The Baptism and Communion Task Force said, “We believe that our rituals and traditions matter greatly, and should not be entered into lightly. We believe that our rituals and traditions are the canvas upon which we paint our corporate life.”
And yet they opened the door for our children and un-baptized youth to come to the Communion table when they believe they are ready. They also suggested that the longings of children for baptism be respected at whatever age that occurs. I have been one of those who encouraged children to wait, perhaps because my own baptism was not until I was 21.
There is always the temptation to make our experience of God normative and expect everybody to come down the path we did. That is idolatry because it assumes we, not God, hold the keys to the kingdom.
The person who helped me understand that more than anyone is another Bob sitting here today. It was while doing campus ministry with Bob Clyde that I realized that I was being called to the ministry. No one in my life has helped me more in coming to accept that I am God’s beloved.

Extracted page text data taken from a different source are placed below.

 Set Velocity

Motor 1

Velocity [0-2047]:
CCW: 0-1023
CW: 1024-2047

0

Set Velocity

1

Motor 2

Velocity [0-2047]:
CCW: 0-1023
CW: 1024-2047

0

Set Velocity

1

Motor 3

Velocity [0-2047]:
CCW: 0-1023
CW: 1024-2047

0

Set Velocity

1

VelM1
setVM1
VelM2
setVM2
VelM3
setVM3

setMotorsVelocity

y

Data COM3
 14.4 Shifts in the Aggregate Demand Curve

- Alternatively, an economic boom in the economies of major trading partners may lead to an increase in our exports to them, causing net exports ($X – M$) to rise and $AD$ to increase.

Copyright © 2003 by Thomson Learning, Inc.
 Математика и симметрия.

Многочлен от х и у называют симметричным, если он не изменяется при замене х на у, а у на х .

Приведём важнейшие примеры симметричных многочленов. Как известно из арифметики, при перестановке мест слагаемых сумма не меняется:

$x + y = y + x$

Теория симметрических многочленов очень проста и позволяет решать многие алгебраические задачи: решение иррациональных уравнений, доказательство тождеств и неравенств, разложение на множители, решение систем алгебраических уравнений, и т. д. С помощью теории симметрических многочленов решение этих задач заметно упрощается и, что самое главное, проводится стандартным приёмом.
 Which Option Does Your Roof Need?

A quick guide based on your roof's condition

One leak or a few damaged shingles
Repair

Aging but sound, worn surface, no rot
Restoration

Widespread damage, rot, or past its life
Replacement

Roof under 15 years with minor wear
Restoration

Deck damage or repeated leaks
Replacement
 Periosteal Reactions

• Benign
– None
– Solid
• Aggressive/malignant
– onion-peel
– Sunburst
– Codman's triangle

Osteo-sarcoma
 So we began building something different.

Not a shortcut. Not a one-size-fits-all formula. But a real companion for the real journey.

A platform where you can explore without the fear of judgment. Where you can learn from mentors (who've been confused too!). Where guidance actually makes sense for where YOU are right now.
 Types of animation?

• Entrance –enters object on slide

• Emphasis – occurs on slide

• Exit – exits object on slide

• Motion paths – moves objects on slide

Bob Ayscue recognized it in me the summer I was baptized, maybe before I did. And soon, I will make the long journey to say farewell to him on this earthly journey, along with his loving wife and his mother who once held him in her watery womb. We will all miss him sorely, and some will feel they cannot go on without him. But somehow we will, knowing that he is God’s beloved and that he is ready for that final baptism into death and resurrection into God though Christ. As Bob has taught me, knowing deep in our souls that we ARE God’s beloved; “Who wouldn’t want to be with God?”